Extracted text
———

Is it that you get good feedback? You get top marks on the happy sheet? The organisation is willing to invite you back for more work?

Probably all of the above, because this is largely how we measure our success.

But it's not how we succeed.

We succeed when people learn, and more so when they implement that learning and improve their performance, improve the organisation, improve their lives!

People learn stuff when their ideas and assumptions are challenged, when they think differently, when they change something about themselves and the way they deliver within the organisation.

Most of us working in Learning and Development are passionate about this.

We want to change people's professional lives and improve organisational performance, it's what gets us out of bed in the morning. We care about the impact we can have and we strive to get better, even to the point of reading a blog post like this one, just in case there's something we can learn from it!

Yet the way we measure our performance undermines our ability to have that positive impact.

We need positive feedback, we're judged by those silly smiley happy sheets, we rely on the organisation inviting us back again and again - but to succeed we need to drag learners from their comfort zones, challenge them, and be a nuisance thorn in their complacent sides.

How our success is measured restricts us from doing what we need to do in order to succeed.

Isn't this a conflict of interests?

My ideas around this paradox solidified when I interviewed Paul Levy for the Trainer Tools podcast - here's a link to the "Collusion of Mediocrity" podcast interview.

Paul found himself at the end of a day's training leafing through smiling happy sheets of positive feedback from learners who'd had a lovely day, and yet he felt completely dissatisfied by it.

He'd entertained them, they'd had a nice time, but he hadn't driven any real change.

He hadn't really challenged people.

He'd colluded with them and let them stay comfortably mediocre, knowing that the price to push them toward excellence would make him unpopular.

Fueled by his midlife crisis he decided that he didn't want to be a training jester, that wasn't what he wanted to do with his life.

If they wanted a day of mediocre entertainment, they could watch ITV or go to the circus.

So he developed the "Collusion of Mediocrity" model.

The Collusion of Mediocrity

The name of the model is deliberately controversial - it is designed to challenge the very collusion it describes.

———

Extracted data
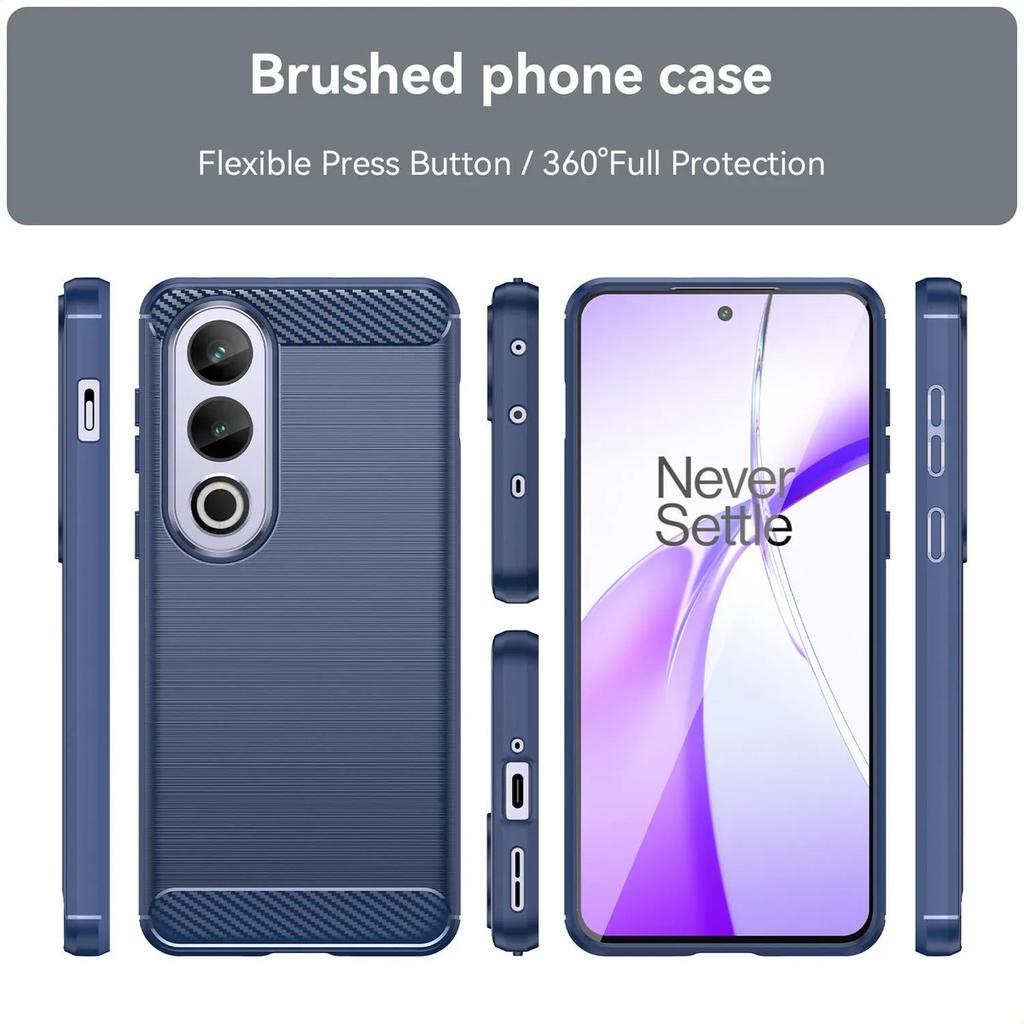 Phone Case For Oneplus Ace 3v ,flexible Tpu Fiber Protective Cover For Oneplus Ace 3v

———

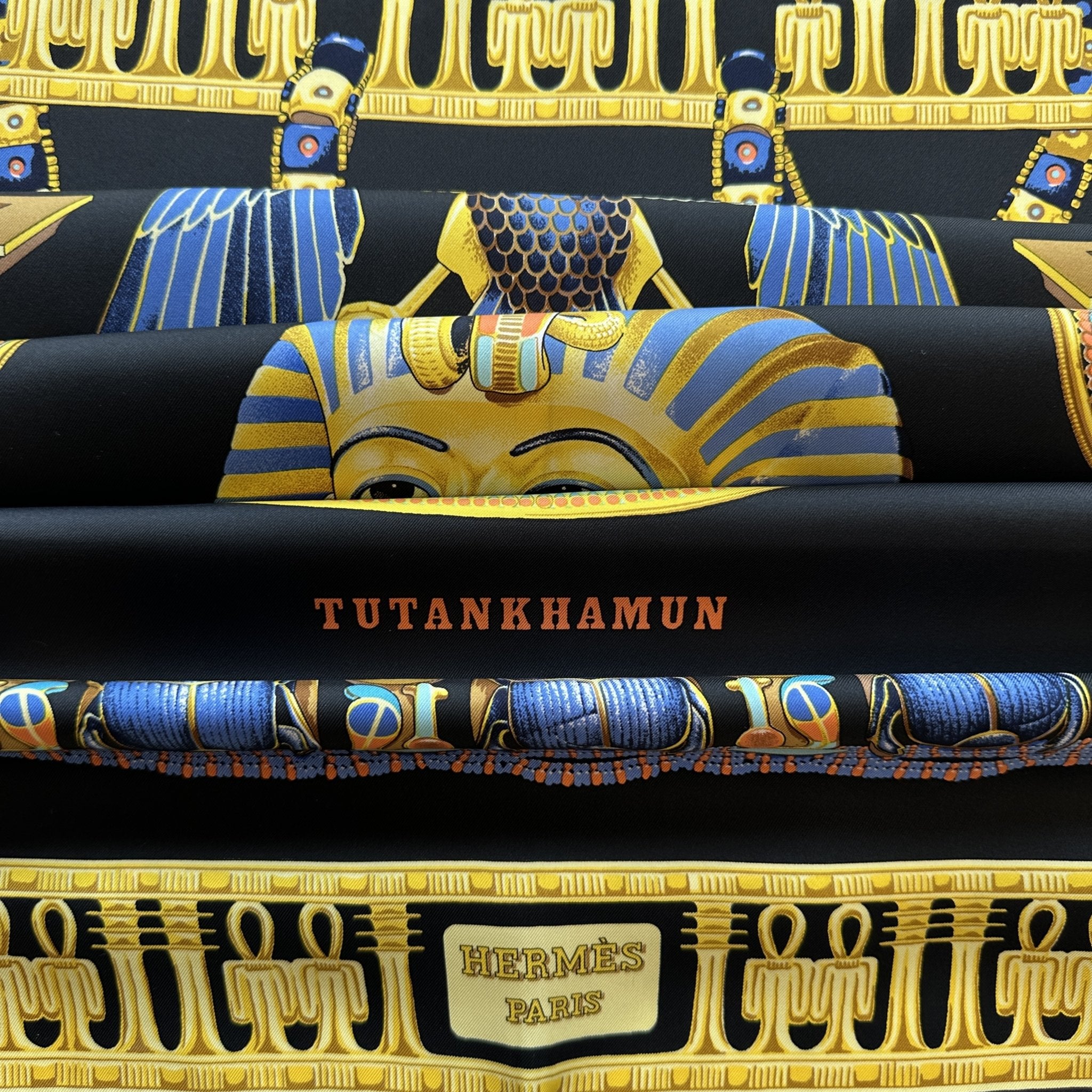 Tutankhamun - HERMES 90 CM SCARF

———

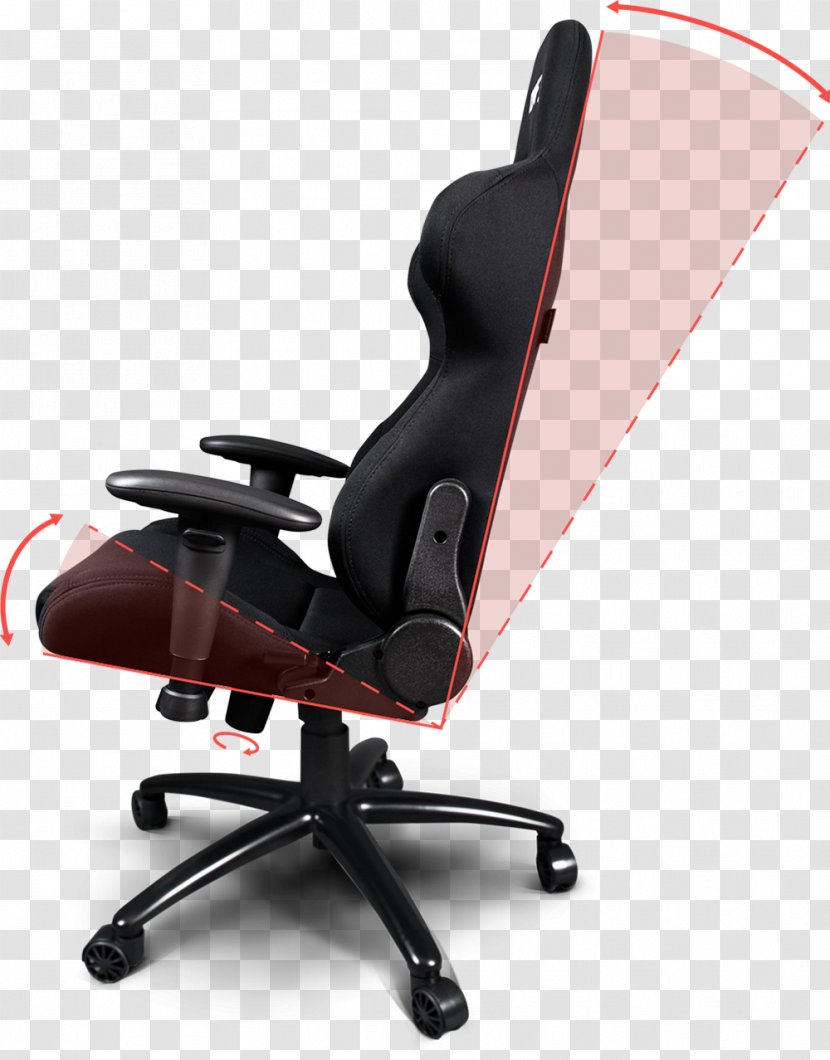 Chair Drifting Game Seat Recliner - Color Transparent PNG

———

Tasks to complete
A. Summarize the blog post on measuring training success in two sentences.
B. In the blog post on measuring training success, which podcast was Paul Levy interviewed for?
C. Continue the blog post on measuring training success from where it stops.

Your responses
A. Trainers in Learning and Development are judged by positive feedback, happy sheets and repeat invitations, yet they succeed only when people learn and improve, which requires challenging learners and pulling them from their comfort zones. Paul Levy, dissatisfied after a day of glowing feedback that drove no real change, developed the deliberately controversial "Collusion of Mediocrity" model to challenge this paradox.

B. The Trainer Tools podcast.

C.
There are four levels to it (I'm now using my words, not Paul's):

  1. Say: collusion by not saying what we should be saying
  2. Plan: collusion by not identifying and planning the right activity
  3. Do: collusion by not delivering on the plan
  4. Keep doing: collusion by not keeping going and just relaxing back into the way things were

For the purposes of this model, "mediocrity" means anything better than "poor" but less than "excellence".

Say

As trainers and facilitators, it is part of our role to challenge "mediocrity" when we see it.

This could be self-limiting beliefs, it could be assumptions or paradigms, it could be excuses, it could be blind spots, it could be dishonesty, though it is often just niceness and a desire to be positive and supportive ... but if the people are not really saying things as they really are, do we nod our heads and describe something mediocre and run-of-the-mill as "excellent" and "brilliant", or do we challenge it?

Whatever we do, we need to do it carefully and skilfully. This is not about blundering in with a massive stick and breaking egos and damaging relationships, we must respect people's willingness and ability to be challenged and must get good at doing it in a supportive and positive way.

Plan

If we do match what we say with reality, and are recognising mediocrity for what it is, do we actually plan to do something about that really meets the challenge?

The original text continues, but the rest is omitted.